[BEGIN]
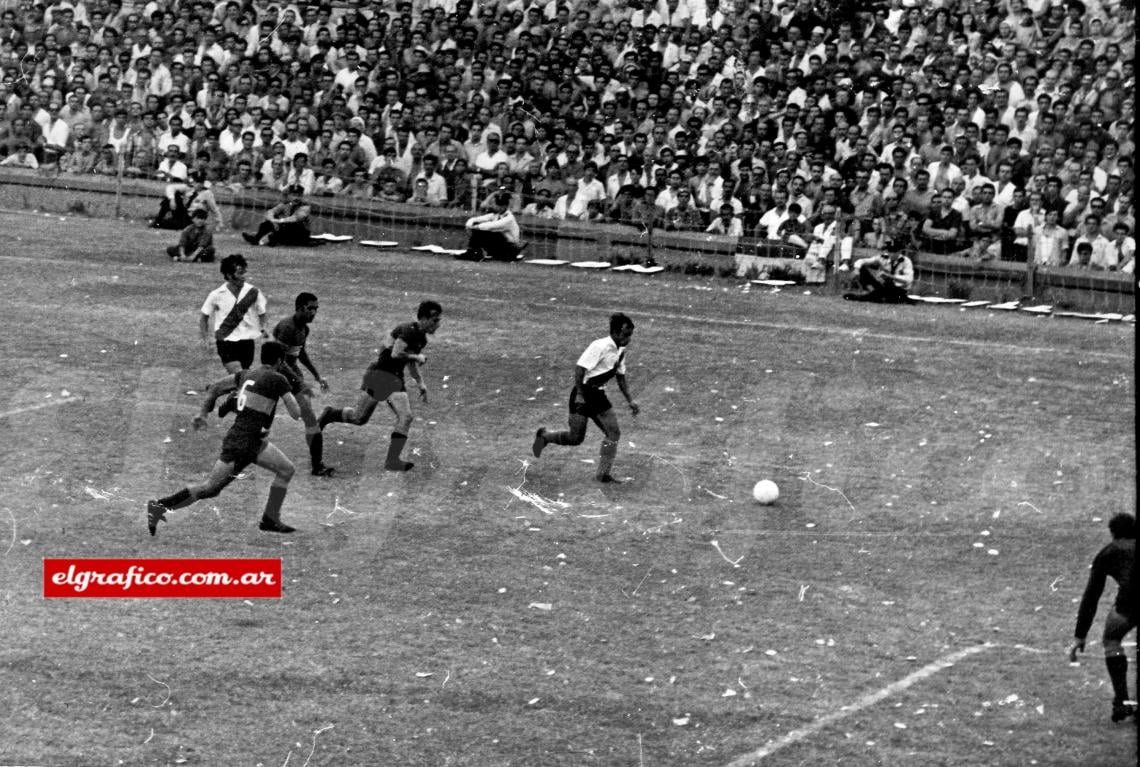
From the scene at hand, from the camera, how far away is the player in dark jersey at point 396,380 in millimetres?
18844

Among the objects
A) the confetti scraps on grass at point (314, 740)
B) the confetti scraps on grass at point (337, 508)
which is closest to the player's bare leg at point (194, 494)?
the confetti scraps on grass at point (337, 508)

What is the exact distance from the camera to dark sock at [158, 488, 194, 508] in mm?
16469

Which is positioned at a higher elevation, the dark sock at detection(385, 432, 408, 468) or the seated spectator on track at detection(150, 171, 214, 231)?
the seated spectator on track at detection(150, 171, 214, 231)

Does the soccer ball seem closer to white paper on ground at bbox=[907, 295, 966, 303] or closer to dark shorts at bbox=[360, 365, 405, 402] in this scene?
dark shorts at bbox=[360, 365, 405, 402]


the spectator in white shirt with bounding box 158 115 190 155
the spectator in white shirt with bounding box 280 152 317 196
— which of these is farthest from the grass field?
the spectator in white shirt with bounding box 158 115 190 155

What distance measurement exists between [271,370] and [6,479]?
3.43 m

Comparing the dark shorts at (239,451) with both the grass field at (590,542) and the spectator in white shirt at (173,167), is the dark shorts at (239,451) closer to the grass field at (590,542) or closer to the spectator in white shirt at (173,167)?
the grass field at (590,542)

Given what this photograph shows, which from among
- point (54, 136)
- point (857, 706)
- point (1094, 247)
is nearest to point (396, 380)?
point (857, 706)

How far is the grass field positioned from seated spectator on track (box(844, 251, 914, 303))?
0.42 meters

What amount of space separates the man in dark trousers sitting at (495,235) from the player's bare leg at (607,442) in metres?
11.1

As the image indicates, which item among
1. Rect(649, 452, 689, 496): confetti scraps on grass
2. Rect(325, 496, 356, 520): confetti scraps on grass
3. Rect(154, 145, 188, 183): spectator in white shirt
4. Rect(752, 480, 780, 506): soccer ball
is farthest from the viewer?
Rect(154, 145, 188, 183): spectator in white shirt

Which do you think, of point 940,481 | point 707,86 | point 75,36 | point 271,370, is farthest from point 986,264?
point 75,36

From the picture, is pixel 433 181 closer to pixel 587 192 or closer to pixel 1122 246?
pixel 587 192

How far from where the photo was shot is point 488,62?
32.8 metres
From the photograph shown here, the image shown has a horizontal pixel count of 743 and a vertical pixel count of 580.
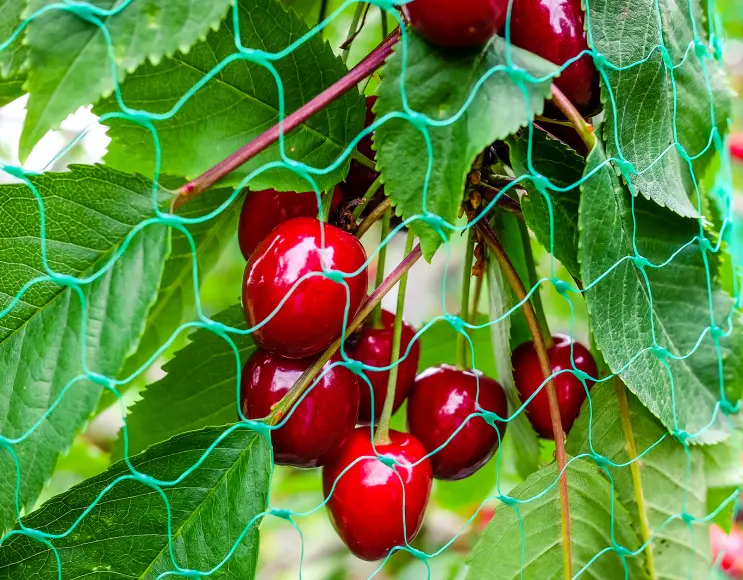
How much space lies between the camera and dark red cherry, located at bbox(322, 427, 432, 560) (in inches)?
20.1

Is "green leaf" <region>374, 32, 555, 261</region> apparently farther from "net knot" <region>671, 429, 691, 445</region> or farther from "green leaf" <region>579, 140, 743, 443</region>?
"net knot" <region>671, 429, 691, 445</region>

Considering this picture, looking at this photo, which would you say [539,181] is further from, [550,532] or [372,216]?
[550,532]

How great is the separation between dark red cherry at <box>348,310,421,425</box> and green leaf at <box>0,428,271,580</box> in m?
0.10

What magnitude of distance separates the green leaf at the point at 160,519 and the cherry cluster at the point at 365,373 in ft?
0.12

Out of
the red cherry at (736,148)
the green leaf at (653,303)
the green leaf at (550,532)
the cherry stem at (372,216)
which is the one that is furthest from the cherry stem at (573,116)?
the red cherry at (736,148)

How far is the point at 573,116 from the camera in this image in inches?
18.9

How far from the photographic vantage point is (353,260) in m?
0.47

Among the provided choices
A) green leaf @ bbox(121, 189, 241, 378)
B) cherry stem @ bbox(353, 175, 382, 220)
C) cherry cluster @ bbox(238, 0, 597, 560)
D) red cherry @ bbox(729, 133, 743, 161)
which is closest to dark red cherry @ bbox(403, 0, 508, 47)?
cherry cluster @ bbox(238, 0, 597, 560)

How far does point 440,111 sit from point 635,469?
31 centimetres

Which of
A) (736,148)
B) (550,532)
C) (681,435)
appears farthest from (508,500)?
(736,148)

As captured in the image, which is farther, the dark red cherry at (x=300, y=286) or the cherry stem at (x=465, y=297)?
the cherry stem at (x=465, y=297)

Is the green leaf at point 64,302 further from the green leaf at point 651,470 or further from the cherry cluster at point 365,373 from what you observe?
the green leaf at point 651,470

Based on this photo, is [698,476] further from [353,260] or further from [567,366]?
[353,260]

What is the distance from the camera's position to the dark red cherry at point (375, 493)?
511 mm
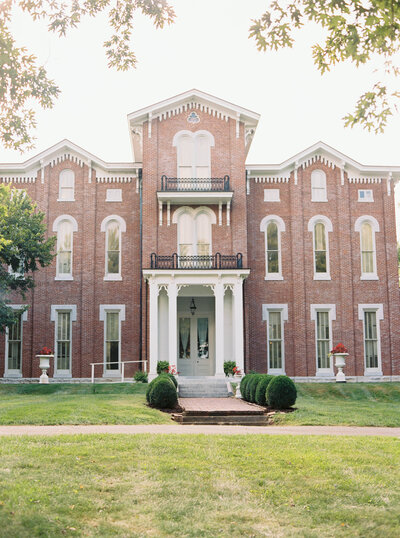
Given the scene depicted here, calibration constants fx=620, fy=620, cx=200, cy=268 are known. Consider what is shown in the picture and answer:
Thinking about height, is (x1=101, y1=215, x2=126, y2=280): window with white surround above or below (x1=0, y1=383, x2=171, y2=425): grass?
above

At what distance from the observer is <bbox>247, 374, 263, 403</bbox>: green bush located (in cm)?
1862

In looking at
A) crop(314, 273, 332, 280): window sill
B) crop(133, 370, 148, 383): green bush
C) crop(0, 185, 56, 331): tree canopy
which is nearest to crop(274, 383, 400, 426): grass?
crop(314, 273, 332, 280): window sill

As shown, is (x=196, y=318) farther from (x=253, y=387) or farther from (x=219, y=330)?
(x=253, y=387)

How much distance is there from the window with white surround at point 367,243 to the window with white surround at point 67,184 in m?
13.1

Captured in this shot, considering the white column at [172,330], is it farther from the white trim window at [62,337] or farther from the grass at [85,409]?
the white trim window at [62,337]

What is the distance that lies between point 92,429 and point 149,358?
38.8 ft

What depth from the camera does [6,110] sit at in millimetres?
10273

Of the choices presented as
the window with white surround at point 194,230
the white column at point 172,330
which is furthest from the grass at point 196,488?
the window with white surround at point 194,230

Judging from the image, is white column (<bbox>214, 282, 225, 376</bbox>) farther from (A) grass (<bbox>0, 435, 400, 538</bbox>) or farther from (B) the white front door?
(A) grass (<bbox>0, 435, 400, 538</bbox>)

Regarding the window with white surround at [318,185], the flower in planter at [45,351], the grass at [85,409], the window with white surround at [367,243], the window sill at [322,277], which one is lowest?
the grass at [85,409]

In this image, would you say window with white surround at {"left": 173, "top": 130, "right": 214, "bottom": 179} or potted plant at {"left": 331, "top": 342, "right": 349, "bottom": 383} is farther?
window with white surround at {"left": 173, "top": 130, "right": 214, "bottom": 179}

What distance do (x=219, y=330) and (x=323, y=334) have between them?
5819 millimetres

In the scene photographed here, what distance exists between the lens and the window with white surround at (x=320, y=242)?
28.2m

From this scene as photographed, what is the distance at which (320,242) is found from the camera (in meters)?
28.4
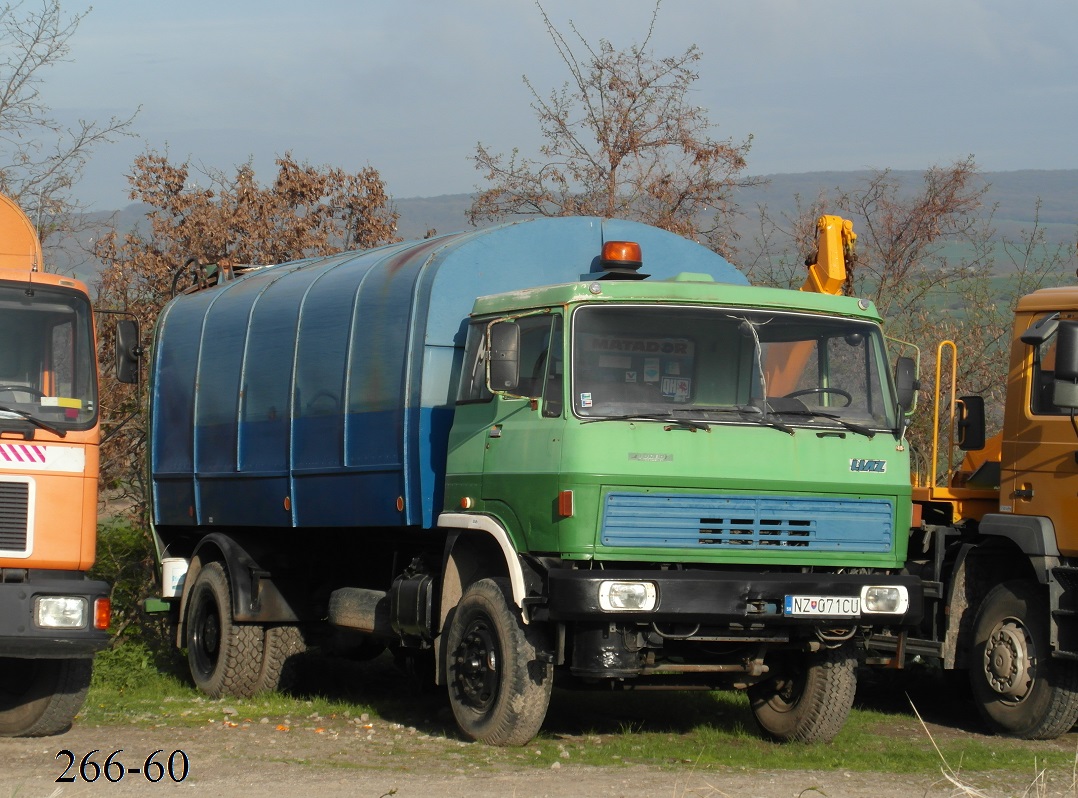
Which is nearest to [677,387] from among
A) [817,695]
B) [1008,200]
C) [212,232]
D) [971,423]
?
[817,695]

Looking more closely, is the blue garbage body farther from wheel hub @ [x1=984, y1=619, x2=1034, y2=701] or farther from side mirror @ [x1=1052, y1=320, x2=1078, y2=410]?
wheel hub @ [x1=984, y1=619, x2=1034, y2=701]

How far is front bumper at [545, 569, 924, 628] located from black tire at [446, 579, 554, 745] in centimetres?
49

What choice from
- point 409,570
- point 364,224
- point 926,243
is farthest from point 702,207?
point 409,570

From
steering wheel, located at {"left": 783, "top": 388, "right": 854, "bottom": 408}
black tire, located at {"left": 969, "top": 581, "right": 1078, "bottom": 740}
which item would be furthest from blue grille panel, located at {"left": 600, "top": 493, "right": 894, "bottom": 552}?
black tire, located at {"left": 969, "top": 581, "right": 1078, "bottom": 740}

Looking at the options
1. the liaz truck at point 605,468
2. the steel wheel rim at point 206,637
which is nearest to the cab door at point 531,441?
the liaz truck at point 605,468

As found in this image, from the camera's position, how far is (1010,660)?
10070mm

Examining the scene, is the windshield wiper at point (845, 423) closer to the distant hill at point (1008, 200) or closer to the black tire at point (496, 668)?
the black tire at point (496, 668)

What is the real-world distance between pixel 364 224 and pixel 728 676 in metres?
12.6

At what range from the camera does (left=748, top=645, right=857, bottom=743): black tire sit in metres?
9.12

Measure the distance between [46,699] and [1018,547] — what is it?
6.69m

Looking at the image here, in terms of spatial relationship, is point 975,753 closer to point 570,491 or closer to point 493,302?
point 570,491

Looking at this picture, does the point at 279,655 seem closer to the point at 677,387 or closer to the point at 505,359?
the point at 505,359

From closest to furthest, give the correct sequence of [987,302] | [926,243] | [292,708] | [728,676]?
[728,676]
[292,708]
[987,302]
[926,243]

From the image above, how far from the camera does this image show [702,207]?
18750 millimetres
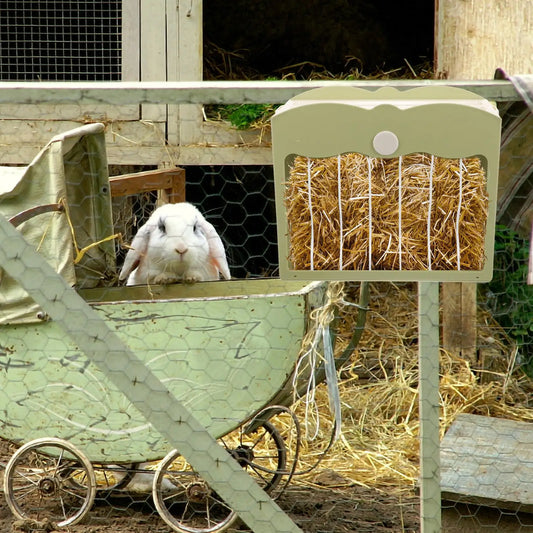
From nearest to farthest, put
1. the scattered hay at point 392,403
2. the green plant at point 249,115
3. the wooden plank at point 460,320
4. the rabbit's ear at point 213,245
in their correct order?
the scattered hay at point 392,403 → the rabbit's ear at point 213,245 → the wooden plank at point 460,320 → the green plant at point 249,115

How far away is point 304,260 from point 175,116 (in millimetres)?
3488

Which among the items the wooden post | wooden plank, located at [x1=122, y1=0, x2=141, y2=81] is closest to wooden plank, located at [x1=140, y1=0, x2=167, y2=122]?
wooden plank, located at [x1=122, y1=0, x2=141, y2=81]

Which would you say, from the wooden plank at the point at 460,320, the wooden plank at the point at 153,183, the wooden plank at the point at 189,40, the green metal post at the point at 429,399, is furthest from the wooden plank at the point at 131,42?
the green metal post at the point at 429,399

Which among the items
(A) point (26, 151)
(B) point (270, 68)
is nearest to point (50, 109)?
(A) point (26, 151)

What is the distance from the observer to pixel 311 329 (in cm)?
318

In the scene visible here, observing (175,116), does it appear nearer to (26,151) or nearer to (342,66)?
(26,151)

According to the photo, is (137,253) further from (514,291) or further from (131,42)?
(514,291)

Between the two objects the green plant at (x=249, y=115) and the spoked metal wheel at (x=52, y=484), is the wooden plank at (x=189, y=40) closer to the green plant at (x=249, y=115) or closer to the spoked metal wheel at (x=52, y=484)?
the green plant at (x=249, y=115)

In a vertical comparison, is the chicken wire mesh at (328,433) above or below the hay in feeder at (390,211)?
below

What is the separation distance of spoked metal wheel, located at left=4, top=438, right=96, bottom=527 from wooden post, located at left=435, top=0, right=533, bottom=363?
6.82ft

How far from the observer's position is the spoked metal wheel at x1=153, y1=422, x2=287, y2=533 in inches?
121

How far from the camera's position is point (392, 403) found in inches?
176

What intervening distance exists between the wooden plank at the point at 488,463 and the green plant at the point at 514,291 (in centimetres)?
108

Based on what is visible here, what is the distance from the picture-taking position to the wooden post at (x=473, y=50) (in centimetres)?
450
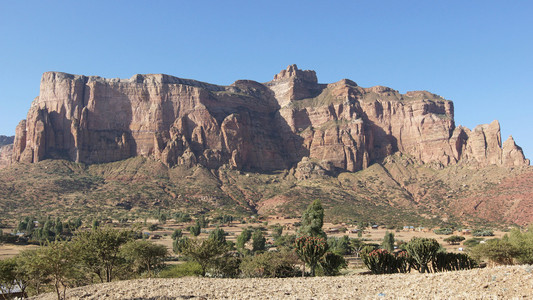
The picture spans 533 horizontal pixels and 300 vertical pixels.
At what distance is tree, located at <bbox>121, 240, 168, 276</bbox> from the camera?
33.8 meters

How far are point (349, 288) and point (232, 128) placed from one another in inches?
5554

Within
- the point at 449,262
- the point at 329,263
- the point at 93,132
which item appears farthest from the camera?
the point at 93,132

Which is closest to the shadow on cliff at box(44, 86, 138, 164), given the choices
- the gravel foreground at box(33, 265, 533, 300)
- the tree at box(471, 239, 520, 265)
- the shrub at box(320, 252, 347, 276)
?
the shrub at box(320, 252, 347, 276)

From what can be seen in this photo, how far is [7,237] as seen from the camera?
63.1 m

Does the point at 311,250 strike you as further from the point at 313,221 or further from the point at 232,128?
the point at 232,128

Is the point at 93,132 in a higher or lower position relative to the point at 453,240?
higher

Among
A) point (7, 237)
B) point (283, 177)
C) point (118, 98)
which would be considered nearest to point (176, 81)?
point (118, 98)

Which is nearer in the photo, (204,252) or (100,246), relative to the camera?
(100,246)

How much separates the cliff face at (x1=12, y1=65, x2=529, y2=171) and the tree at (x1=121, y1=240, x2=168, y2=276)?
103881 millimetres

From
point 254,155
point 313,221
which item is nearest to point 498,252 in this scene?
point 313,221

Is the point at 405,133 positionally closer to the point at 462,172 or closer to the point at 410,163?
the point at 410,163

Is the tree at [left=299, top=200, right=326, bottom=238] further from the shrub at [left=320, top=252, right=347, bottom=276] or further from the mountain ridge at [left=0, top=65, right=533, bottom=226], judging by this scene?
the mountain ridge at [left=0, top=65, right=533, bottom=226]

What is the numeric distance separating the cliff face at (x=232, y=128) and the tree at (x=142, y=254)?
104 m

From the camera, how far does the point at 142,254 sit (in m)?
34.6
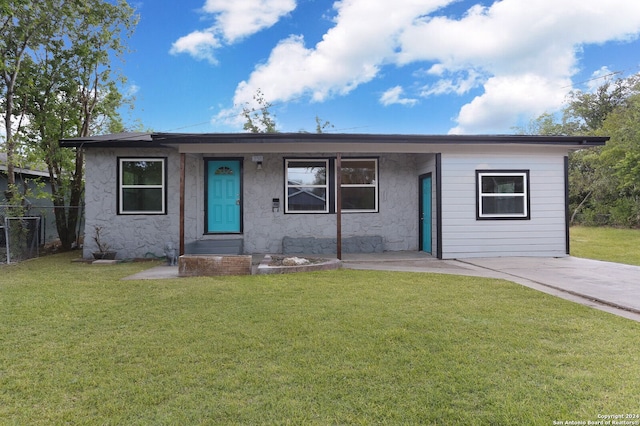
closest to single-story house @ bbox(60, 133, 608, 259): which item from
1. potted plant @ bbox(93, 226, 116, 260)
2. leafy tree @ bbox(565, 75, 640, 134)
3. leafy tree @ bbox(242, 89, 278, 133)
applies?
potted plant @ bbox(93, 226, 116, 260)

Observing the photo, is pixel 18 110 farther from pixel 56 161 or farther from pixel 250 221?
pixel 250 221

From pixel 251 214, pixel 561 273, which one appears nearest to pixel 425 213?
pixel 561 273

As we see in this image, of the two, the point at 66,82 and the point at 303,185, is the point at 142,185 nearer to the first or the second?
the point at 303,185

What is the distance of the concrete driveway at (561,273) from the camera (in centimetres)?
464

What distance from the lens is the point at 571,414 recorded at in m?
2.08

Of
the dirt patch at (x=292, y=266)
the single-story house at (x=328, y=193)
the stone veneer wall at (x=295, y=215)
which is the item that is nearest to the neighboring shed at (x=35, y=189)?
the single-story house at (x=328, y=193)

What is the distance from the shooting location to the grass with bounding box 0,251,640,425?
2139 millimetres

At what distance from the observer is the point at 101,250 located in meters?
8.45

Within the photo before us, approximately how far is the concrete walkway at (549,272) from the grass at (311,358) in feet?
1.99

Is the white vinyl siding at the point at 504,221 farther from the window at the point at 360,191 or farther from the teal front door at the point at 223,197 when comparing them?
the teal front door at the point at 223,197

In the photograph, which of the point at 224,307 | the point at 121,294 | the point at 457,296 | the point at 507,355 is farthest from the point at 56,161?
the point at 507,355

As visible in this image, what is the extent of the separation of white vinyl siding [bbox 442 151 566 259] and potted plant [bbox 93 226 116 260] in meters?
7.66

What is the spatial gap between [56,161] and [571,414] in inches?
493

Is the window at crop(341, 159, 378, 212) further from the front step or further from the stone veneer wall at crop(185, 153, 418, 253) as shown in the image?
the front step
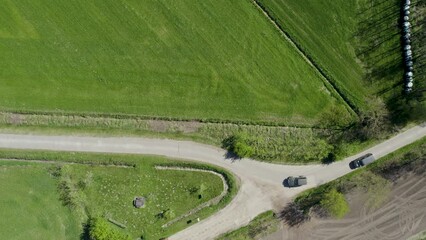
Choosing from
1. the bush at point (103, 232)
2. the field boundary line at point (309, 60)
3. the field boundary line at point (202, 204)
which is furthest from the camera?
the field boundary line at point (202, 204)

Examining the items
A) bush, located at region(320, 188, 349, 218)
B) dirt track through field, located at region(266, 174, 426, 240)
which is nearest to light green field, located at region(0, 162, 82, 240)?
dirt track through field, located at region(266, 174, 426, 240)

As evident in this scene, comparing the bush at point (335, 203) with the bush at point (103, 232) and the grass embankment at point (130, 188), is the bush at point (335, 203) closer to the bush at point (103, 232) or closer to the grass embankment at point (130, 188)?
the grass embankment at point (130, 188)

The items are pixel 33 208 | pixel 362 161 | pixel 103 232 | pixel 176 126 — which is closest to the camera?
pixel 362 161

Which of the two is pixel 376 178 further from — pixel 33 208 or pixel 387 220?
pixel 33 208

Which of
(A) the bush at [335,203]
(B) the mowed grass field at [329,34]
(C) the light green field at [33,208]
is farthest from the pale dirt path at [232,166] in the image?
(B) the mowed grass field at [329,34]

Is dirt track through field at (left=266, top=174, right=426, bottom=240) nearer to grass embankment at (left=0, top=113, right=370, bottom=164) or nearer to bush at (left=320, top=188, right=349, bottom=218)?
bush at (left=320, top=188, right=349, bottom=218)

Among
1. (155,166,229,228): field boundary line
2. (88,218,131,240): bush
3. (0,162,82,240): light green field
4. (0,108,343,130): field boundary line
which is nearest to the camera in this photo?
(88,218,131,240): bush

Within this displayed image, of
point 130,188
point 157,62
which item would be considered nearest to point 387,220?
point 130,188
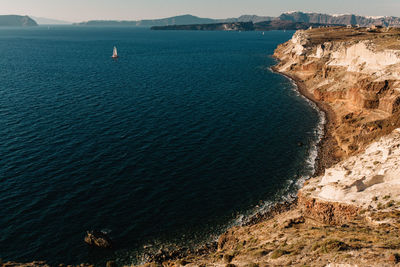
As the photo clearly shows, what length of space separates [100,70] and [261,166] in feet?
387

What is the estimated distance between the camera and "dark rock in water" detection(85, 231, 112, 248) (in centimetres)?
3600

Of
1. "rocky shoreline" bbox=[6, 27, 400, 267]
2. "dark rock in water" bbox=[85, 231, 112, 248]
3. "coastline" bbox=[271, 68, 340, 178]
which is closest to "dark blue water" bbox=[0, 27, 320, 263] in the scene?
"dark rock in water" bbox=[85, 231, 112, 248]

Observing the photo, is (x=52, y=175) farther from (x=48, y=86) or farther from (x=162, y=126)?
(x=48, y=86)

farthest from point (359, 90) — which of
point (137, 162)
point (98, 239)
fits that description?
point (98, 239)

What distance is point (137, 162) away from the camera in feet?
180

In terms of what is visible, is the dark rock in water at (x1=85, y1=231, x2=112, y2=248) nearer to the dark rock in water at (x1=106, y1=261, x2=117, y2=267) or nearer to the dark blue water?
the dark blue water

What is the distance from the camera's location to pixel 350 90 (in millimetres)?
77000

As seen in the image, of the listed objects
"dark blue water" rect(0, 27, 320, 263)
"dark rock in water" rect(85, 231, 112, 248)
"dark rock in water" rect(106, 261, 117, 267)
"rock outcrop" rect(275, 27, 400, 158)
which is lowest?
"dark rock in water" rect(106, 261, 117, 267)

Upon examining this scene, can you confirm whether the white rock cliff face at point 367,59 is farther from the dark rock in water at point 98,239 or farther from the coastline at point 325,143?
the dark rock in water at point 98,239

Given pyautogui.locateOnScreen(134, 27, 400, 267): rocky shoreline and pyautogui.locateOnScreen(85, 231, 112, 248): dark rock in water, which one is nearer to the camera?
[END]
- [Task requirements] Each line from the one containing "As seen in the image, of the listed objects" to the end of the listing above should be copied exactly, and nothing else.

- [Solved exercise]
As seen in the image, of the listed objects
"dark blue water" rect(0, 27, 320, 263)
"dark rock in water" rect(85, 231, 112, 248)
"dark rock in water" rect(106, 261, 117, 267)
"rock outcrop" rect(275, 27, 400, 158)
which is lowest?
"dark rock in water" rect(106, 261, 117, 267)

Upon examining this scene, can you confirm whether the white rock cliff face at point 367,59 is farther from the dark rock in water at point 98,239 or farther from the coastline at point 325,143?
the dark rock in water at point 98,239

Given pyautogui.locateOnScreen(134, 27, 400, 267): rocky shoreline and pyautogui.locateOnScreen(85, 231, 112, 248): dark rock in water, which one is nearer to the camera?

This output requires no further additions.